#### PROBLEM 1:
Pull out every line of the entries that contains the string "furthest", matching case exactly.

#### TEXT SECTION:
↓↓↓
Computer-Aided Reasoning
CS 4820/7485 Fall 2021

Khoury College of Computer Sciences
Northeastern University

Location

Mon, Wed, Thu 10:30-11:35AM Behrakis 320

Contact Information

Professor: Pete Manolios
Office hours: Zoom, Mon 11:35AM-1:00PM and by request
Email:

Goals

By the end of this course, you will:
  1. Understand a selection of fundamental concepts and algorithms in the area of computer-aided reasoning.
  2. Implement and evaluate a computer-aided reasoning system from scratch.
  3. Be able to formalize computational systems at various level of abstraction.
  4. Be able to effectively use a major theorem prover to mechanically prove non-trivial theorems about computational systems.

Course Structure

The course will consist mostly of lectures. There will be opportunities for students to give presentations. The class is project-based; you learn by doing and there will be pleny of learning.

Textbooks

We will use the following textbooks
  1. Harrison. Handbook of Practical Logic and Automated Reasoning. Cambridge University Press. The code accompanying the book can be found here.
  2. Manolios. Reasoning about Programs (I may update this during the semester).

Software

Install and familiarize yourself with the following.
↑↑↑
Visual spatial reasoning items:
↓↓↓
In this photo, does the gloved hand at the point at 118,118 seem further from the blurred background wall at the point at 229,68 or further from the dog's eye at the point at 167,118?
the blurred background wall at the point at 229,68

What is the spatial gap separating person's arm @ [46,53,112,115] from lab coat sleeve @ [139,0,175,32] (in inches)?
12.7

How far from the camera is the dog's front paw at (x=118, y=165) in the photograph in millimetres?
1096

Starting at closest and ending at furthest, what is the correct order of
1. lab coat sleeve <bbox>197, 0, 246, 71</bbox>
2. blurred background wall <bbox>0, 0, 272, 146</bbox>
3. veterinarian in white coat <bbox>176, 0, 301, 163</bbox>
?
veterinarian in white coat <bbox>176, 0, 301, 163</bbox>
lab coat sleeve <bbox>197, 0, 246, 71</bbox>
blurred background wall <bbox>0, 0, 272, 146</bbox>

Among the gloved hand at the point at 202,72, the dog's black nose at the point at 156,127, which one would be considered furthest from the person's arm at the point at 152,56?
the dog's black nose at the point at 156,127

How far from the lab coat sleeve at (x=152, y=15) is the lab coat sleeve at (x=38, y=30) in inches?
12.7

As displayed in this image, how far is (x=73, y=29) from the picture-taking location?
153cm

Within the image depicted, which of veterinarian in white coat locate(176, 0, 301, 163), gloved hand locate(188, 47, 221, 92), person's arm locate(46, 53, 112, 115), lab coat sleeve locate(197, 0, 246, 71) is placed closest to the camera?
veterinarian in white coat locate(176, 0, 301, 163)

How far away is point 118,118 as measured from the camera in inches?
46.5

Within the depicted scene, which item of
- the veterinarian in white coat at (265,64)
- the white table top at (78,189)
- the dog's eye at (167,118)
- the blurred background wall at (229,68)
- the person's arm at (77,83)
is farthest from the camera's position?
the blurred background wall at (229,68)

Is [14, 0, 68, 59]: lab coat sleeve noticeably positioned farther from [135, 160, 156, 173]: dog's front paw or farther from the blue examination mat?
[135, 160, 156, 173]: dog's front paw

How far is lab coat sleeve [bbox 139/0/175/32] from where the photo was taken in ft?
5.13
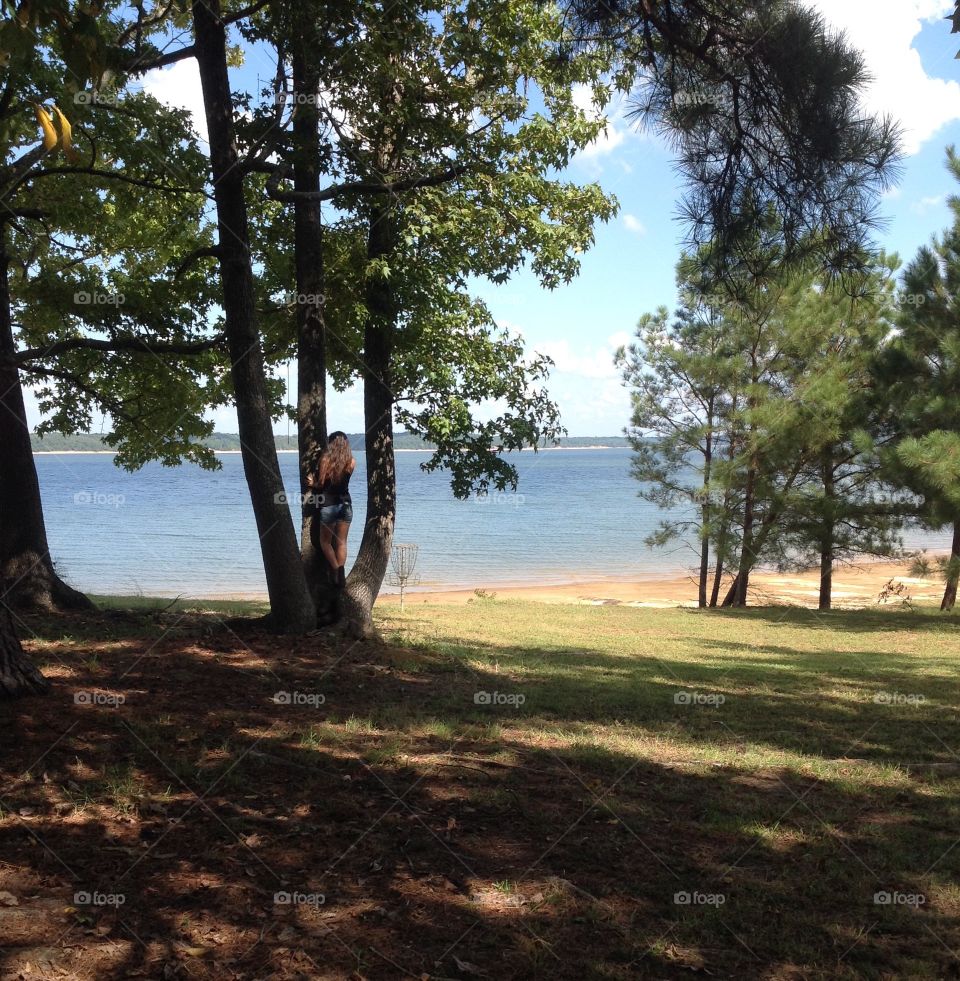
↑↑↑
#### PROBLEM 2:
According to the course page, when and how does the professor hold office hours?

#### RIGHT ANSWER 1:
Starting at closest and ending at furthest, what is the correct order of
Among the gloved hand at the point at 202,72, the dog's black nose at the point at 156,127, which one would be considered furthest from the person's arm at the point at 152,56?

#### RIGHT ANSWER 2:
On Zoom, Mondays 11:35AM-1:00PM, and by request.